Hamide S. Faraji was born in Bijar, Kurdistan, Iran. She received her B.S. in Electrical Engineering and M.S. in Applied Electromagnetics from the University of Amirkabir (Tehran Polytechnic), in 2005 and 2008, respectively. She joined the University of New Mexico in 2011 and received her Ph.D. degree in 2017. Her thesis was on metamaterial applications for high power microwave sources.

Her research interests include applied electromagnetics, high power microwave backward wave oscillator, terahertz klystron, metamaterials, and RF and antenna design. She worked as an Antenna Designer in SpaceX Aerospace Company from 2017 to 2019, and in September 2019 she joined the Cold Logic and Quantum Computer team at Microsoft Corporation as an RF Engineer.

 

About the author

Ahmed M. Elfrgani received the B.S. and M.S. degrees in electrical engineering from Garyounis University, Libya in 2008. In 2015, he received his Ph.D. degree in electrical engineering from the University of New Mexico, NM, USA. He joined the University of New Mexico in 2016 and is presently a Research Assistant Professor. He has authored and co-authored over 15 journal papers and conference proceedings.

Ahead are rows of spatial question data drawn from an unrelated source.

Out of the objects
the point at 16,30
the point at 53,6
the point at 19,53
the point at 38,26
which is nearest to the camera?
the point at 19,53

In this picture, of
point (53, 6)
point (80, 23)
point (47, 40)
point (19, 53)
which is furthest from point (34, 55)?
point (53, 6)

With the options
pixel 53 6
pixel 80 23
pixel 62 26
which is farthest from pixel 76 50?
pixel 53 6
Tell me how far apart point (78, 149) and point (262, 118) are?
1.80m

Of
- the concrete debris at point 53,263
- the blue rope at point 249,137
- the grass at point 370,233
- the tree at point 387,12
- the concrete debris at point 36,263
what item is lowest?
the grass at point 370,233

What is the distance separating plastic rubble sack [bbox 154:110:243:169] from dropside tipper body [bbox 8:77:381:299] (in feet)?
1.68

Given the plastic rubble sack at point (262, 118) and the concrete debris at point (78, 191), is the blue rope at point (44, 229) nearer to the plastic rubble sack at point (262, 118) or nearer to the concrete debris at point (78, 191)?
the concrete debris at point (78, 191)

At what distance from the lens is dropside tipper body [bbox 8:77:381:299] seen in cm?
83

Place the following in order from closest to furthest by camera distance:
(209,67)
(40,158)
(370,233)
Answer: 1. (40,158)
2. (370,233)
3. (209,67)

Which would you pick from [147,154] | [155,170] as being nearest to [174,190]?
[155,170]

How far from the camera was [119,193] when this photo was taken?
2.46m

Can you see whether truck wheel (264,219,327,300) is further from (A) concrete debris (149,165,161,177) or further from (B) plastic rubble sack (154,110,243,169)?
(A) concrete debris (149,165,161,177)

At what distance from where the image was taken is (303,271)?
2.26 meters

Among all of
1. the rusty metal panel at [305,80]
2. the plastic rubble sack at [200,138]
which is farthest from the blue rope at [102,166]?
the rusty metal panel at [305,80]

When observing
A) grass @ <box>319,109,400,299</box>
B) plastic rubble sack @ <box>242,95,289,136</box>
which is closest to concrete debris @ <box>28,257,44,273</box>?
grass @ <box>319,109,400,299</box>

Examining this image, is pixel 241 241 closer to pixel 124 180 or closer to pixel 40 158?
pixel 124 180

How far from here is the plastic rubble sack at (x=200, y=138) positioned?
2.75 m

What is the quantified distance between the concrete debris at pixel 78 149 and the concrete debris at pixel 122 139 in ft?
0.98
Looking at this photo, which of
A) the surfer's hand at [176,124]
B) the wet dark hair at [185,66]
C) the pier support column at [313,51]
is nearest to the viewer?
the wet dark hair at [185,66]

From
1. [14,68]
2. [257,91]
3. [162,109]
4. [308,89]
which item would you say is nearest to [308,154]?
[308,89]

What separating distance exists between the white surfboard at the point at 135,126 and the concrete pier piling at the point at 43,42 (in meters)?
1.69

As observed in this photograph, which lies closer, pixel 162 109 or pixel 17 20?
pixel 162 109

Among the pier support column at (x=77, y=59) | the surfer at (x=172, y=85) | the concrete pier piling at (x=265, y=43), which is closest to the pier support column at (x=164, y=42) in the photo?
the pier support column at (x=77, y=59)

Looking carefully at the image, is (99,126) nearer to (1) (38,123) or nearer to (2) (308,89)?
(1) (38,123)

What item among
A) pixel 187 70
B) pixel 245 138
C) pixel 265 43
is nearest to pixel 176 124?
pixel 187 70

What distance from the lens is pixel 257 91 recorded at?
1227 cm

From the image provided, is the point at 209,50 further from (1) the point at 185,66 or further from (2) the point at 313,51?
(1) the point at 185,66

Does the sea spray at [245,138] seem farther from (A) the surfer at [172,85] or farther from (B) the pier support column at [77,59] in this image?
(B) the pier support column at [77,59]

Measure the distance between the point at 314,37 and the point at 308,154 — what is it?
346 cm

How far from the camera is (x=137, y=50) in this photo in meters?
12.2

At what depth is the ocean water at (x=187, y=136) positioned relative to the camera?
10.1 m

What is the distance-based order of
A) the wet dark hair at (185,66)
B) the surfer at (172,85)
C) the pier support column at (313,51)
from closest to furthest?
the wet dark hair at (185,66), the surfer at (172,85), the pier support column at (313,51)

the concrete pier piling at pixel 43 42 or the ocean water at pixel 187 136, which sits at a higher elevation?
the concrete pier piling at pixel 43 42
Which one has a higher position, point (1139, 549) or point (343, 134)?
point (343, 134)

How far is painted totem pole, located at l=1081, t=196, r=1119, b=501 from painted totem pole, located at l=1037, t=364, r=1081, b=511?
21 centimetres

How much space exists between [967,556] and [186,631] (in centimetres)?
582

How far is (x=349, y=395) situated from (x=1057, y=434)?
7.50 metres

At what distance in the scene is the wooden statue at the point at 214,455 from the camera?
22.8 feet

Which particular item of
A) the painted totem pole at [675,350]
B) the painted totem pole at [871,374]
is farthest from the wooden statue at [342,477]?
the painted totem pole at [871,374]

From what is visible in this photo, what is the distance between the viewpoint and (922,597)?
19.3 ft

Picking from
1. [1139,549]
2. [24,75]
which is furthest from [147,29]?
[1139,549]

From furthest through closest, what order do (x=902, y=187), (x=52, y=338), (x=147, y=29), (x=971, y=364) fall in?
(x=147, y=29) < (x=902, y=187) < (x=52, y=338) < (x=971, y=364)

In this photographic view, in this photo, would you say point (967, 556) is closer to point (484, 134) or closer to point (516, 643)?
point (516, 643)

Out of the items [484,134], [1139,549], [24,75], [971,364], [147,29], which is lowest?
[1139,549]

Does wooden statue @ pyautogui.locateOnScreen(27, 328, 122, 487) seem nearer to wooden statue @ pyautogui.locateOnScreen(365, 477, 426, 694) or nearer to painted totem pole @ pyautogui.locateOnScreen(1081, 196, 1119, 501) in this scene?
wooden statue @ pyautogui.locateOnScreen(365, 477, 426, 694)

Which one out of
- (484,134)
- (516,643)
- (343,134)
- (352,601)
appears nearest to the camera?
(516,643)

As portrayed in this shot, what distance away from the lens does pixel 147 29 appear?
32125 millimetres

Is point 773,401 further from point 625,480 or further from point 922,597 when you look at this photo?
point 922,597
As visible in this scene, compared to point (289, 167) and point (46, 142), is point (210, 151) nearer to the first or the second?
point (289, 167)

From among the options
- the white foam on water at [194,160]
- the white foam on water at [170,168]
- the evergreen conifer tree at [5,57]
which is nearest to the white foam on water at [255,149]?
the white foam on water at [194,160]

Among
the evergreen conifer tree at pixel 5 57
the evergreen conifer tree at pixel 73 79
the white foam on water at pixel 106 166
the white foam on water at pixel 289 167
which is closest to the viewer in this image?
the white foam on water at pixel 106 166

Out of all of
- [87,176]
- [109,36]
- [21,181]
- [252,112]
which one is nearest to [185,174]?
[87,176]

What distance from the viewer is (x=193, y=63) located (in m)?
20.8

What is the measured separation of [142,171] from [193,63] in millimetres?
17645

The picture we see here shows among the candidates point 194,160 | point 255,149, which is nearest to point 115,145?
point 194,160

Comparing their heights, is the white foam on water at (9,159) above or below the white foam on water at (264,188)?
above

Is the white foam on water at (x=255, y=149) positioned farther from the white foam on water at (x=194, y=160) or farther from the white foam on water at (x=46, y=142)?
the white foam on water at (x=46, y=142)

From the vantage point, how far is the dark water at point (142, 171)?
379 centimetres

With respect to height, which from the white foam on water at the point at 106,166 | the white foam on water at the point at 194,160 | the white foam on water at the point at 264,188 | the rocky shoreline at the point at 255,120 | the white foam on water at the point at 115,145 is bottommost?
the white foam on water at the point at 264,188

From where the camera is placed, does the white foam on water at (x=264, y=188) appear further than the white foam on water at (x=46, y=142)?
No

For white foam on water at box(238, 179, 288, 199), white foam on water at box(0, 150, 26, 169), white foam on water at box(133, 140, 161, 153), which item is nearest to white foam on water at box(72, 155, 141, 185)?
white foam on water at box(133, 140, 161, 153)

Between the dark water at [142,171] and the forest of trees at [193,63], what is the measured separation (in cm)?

His current research interests include high power microwave and millimeter wave devices, terahertz technology, RF cavities for linear accelerators (Linac), and periodic structures (frequency selective surfaces, electromagnetic band-gap structures, and metamaterials) for vacuum electron devices.

 

About the author

Christos G. Christodoulou received his Ph.D. degree in Electrical Engineering from North Carolina State University in 1985.  He is an IEEE Fellow, a member of Commission B of the U.S. National Committee (USNC) for URSI, and a Distinguished Professor at UNM.  He has published over 500 papers in journals and conferences, written 17 book chapters, co-authored 8 books, and has several patents.  His research interests are in the areas of modeling of electromagnetic systems, machine learning in electromagnetics, high power microwave antennas, reconfigurable antennas for cognitive radio, and RF/photonics.

 

About the author

Edl Schamiloglu was born in The Bronx, New York.  He received the B.S. in 1979 and the M.S. in 1981 from Columbia University, New York, NY.  He received the Ph.D. from Cornell University, Ithaca, NY in 1988.  He joined the Department of Electrical and Computer Engineering at the University of New Mexico as Assistant Professor in 1988 and is currently Distinguished Professor and Associate Dean for Research and Innovation.  He is the author of  three books, 155 refereed journal papers, 260 reviewed conference papers, and 8 patents. He is an IEEE Fellow. His research interests include high energy density science, plasma physics and diagnostics, charged particle beam generation and propagation, and high power microwave sources and effects.

 

Reference

Hamide Seidfaraji, Ahmed Elfrgani, Christos Christodoulou, Edl Schamiloglu. A multibeam metamaterial backward wave oscillator. Physics of Plasmas, volume 26, 073105 (2019).